O sistema carcerário brasileiro enfrenta demasiados problemas estruturais, superlotações, sucateamento, e sua ineficiência denota a dificuldade de reestruturar o sistema em sua totalidade. No país todo ocorrem reiteradas rebeliões ocasionando violência e mortes, sendo uma resposta ao tratamento desumano dado a todos os que se encontram privados de liberdade.

Analisando as últimas décadas, é notável o aumento da população carcerária que passou de aproximadamente 90 mil para 800 mil pessoas, conforme divulgação recente do banco de monitoramento de dados do CNJ, e, em contrapartida, não foram desenvolvidas políticas estatais para conter esse crescimento exacerbado, como investimentos em educação, saúde, e ofertas de empregos de possibilitassem uma reinserção social efetiva.

A maioria dos presídios no país não possui condições mínimas para que os indivíduos cumpram as penas com dignidade. Não há trabalho para todos, e, em decorrência disso, a reincidência alcança índices altíssimos (aproximadamente 70%) denotando que a função de ressocialização da pena tornou-se utopia.

O sistema penal, através da privação de liberdade, utiliza fundamentos de finalidade da pena, sendo elas as funções preventivas geral e especial, na qual a especial positiva busca a ressocialização dos indivíduos. Observando as discussões atuais, é notável o crescimento de defensores da privatização dos presídios como uma solução para a crise do sistema carcerário brasileiro, enfatizando que tal medida ajudaria em pontos como a superlotação e questões estruturais.

Pena privativa de liberdade, presídios e a ressocialização

Conforme ressalta ARRUDA DA SILVA (2016, p. 19), a história do sistema carcerário não é a mesma da história da prisão/pena. Antigamente, na Idade Média e em meados do século XVIII, a finalidade da prisão era a custódia, um local de suplícios, no qual o réu sofria inúmeros castigos corporais, até o momento da execução de sua pena. A prisão não possuía o caráter de pena, no Estado Absolutista era objetivado que se implantasse o medo e temor coletivo.

No século XVIII com o Iluminismo e contribuições dos estudos de Cesare Beccaria, no qual mostrou-se contrário a legislação criminal da Europa tendo em vista as inúmeras arbitrariedades cometidas, castigos corporais, crueldade extrema e penas de morte, evidenciou que o processo penal estava repleto de subjetivismos e problemas, tornando-o à época uma referência do pensamento liberal.

Ressalta assim, ARRUDA DA SILVA, (2016, p.  21) que o liberalismo ao dar ênfase ao indivíduo e a liberdade, limita os poderes do Estado. Na mesma época, as ideias de Cesare Beccaria se difundiam, ressaltando a importância dos estudos sobre ressocialização e aplicação das penas de forma justa e humana.

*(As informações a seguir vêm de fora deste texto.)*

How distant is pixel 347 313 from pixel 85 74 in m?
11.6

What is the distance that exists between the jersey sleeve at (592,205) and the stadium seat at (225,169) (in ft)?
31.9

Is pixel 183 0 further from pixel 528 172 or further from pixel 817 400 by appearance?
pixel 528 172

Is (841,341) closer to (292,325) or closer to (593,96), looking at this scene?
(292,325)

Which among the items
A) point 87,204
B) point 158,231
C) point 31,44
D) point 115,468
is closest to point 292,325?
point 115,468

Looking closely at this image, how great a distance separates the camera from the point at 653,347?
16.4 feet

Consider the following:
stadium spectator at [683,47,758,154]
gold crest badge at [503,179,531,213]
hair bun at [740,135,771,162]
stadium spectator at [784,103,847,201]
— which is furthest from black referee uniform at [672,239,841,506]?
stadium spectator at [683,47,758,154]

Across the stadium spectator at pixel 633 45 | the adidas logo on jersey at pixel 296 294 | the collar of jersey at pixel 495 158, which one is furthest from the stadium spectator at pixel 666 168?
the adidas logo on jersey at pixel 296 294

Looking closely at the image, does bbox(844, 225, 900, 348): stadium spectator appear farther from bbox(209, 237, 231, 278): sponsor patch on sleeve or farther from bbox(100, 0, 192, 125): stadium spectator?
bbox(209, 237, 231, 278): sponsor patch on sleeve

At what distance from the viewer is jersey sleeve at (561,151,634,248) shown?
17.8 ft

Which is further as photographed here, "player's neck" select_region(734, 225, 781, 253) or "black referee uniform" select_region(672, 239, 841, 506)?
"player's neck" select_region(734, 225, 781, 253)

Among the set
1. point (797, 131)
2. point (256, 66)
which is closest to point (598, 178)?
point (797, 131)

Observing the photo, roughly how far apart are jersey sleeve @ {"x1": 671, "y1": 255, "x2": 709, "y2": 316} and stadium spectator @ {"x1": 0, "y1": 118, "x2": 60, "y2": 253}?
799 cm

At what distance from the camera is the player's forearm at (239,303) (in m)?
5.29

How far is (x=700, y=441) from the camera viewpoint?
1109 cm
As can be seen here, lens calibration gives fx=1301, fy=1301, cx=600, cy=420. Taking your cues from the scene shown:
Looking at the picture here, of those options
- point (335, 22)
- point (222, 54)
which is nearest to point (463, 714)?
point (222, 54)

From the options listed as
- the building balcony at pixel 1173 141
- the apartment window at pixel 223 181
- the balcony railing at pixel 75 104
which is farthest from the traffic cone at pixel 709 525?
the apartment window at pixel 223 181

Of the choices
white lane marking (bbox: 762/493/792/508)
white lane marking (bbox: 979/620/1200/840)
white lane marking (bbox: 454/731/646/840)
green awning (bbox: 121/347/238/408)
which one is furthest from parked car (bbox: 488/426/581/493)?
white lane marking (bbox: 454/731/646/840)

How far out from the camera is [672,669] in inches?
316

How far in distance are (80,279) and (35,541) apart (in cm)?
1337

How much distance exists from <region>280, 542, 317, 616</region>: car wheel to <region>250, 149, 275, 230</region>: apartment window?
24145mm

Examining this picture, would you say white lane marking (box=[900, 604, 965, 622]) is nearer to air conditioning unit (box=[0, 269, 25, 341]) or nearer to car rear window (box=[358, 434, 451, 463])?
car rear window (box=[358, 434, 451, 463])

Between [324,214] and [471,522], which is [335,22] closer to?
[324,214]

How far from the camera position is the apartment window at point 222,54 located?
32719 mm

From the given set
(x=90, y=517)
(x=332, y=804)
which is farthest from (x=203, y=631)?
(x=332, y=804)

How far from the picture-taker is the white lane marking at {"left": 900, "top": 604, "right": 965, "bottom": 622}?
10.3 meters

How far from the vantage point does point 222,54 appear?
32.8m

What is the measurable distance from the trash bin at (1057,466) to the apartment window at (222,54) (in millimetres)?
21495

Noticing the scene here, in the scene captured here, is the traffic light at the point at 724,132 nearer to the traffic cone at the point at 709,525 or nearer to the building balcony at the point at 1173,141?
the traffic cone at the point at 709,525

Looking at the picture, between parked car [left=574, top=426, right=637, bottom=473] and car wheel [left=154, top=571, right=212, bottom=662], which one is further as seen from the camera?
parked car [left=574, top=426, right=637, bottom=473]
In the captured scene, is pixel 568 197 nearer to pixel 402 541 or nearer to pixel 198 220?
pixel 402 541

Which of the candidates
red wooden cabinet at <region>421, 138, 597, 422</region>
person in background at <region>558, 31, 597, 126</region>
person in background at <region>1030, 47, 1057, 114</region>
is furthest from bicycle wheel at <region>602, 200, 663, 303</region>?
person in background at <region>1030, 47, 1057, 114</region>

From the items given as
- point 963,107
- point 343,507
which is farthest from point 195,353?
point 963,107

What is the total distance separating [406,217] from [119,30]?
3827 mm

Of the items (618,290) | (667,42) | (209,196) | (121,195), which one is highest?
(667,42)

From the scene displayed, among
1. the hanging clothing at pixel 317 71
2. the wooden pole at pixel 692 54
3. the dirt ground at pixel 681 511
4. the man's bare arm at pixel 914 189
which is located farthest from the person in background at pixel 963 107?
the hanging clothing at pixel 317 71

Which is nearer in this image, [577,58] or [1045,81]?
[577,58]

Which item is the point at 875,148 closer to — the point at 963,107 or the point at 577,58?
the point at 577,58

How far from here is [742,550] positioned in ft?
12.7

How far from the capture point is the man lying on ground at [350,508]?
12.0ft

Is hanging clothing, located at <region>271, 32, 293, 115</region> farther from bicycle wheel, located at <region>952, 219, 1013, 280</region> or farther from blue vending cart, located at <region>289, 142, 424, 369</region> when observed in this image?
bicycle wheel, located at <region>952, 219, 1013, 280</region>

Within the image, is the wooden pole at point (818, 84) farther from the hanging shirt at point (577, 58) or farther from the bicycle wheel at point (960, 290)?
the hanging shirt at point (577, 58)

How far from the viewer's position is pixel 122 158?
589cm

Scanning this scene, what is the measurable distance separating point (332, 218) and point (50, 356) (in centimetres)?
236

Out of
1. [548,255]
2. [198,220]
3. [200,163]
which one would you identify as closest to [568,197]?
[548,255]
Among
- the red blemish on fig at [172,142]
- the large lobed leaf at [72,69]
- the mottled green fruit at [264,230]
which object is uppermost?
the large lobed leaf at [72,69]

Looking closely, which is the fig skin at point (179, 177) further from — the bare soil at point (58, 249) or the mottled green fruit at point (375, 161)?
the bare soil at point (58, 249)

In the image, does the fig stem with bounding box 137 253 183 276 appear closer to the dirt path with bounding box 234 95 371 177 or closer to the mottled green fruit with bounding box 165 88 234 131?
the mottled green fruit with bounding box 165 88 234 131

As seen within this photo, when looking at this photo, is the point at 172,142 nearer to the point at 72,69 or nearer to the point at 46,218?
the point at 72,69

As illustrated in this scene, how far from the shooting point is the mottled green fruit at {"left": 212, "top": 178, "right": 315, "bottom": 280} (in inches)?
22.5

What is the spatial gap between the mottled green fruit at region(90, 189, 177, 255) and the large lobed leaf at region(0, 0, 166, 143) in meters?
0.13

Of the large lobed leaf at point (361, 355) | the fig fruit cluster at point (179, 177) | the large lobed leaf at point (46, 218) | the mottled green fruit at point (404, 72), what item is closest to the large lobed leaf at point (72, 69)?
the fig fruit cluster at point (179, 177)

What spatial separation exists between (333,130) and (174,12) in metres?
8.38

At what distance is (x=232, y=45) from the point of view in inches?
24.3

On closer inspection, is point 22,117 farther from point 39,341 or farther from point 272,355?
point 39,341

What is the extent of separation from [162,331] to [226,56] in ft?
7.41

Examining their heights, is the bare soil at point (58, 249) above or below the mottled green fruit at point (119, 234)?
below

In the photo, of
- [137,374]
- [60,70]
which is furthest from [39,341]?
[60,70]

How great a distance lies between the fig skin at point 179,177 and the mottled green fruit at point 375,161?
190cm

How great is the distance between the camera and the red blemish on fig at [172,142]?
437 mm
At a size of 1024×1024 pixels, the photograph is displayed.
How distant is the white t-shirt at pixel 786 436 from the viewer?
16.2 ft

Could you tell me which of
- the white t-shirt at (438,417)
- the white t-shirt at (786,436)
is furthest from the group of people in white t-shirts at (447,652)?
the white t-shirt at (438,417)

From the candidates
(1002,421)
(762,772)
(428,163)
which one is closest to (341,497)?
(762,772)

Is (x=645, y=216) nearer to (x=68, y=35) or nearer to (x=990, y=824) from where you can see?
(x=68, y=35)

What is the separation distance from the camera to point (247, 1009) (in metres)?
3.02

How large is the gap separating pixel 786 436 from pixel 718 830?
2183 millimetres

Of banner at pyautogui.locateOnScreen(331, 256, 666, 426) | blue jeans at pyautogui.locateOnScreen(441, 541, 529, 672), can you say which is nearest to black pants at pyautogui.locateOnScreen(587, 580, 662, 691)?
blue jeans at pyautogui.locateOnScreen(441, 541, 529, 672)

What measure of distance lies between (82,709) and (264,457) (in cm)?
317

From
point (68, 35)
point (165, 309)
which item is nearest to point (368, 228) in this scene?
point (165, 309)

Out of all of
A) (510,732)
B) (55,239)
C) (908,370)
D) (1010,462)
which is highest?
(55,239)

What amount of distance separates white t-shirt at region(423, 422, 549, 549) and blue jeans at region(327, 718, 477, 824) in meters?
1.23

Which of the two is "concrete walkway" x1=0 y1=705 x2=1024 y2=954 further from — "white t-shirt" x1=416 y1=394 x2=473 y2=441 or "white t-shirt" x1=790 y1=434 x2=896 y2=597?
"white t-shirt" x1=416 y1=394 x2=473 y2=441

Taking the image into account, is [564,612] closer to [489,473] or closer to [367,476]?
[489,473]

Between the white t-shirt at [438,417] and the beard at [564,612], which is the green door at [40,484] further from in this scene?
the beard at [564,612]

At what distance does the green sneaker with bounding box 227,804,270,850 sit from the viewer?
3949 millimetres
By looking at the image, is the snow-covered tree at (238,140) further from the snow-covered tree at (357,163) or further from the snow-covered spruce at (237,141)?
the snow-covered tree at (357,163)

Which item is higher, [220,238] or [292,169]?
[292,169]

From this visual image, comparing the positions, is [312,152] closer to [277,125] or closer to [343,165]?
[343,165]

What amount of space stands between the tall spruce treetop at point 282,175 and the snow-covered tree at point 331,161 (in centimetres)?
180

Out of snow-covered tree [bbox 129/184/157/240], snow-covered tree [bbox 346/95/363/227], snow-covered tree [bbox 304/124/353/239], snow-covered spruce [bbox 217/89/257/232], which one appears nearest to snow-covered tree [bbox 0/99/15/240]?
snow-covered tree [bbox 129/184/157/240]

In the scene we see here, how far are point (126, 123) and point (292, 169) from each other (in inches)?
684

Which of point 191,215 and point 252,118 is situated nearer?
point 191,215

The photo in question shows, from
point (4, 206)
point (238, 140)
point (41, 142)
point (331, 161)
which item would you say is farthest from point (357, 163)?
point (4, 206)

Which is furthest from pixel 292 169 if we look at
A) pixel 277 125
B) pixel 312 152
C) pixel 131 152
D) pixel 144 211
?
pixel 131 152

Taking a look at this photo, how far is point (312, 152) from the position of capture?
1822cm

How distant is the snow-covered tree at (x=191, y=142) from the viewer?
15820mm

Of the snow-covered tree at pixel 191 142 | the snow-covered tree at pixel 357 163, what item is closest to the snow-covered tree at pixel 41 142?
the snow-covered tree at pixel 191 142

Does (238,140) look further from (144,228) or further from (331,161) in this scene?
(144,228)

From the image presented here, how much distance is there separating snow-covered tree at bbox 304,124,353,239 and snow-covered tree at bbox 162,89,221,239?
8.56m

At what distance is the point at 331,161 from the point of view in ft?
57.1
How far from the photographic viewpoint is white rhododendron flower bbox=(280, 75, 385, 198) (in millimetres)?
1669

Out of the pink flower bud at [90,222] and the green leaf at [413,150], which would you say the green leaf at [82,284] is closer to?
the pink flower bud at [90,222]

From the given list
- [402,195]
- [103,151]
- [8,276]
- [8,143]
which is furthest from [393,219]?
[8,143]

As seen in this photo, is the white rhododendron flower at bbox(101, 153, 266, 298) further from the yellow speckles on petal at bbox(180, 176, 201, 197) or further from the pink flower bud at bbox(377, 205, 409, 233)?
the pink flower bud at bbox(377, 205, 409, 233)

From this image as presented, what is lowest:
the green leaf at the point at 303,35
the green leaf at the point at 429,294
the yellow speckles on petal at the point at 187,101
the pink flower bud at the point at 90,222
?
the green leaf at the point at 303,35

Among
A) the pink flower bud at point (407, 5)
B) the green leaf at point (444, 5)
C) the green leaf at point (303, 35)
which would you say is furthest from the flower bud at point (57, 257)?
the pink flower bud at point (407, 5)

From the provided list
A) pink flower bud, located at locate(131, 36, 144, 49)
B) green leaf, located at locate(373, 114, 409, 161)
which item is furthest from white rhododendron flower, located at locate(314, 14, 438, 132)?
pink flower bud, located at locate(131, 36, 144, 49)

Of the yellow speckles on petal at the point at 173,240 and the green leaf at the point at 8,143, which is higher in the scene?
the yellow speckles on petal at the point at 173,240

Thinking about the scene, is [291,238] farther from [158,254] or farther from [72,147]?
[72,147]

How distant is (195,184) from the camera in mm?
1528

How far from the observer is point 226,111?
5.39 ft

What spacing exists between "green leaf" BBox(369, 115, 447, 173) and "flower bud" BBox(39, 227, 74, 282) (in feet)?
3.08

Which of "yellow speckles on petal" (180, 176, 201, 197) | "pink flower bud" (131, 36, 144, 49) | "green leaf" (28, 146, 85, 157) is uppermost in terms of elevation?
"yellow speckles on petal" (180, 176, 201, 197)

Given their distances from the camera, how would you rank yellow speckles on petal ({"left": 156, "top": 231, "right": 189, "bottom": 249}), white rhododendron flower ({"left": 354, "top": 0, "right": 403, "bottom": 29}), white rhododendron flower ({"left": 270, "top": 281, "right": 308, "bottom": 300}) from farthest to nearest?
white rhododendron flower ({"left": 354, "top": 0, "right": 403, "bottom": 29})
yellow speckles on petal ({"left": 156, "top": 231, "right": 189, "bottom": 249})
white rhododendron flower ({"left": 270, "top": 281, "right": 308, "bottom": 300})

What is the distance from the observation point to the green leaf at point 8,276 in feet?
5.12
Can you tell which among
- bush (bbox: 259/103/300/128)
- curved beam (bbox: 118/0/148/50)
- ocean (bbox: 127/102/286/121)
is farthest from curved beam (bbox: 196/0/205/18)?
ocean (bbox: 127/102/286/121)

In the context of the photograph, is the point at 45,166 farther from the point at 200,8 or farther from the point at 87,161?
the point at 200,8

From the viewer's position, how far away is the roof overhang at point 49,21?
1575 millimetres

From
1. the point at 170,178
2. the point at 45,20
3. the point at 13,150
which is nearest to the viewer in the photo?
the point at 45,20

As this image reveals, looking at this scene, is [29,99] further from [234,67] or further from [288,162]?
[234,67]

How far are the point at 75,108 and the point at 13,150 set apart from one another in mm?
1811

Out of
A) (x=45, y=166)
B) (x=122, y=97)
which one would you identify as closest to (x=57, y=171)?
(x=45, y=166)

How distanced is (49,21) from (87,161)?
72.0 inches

Beccaria defendia no auge do Iluminismo um novo modelo de sistema criminal, contrário a um Estado Absoluto e autoritário, analisando a importância de desenvolver um sistema que fosse adequado aos preceitos da dignidade da pessoa humana. Nesse sentido, analisando a atual conjuntura do sistema prisional brasileiro, ressalta ZAFFARONI, (2001, p. 12)

achamo-nos, em verdade, frente a um discurso que se desarma ao mais leve toque com a realidade. 

A contradição da demanda mínima no sistema carcerário e os problemas oriundos da privatização dos presídios

Os princípios basilares de um Estado democrático de Direito são caracterizados pela submissão de todos a lei. O Brasil, como uma democracia representativa, estabelece uma sociedade igualitária e solidária a todos, tendo como seus princípios fundamentais a dignidade da pessoa humana, efetivando construir uma sociedade livre e justa, erradicar a pobreza, a marginalização e reduzir as desigualdades sociais conforme dispõe o artigo 3º da CF/1988.

Portanto, o Direito Penal deve analisar se esses objetivos do Estado estão sendo alcançados. A pena privativa de liberdade possui a finalidade de tutelar bens jurídicos e conter a criminalidade, bem como deve observar os princípios de ressocialização e funções da pena.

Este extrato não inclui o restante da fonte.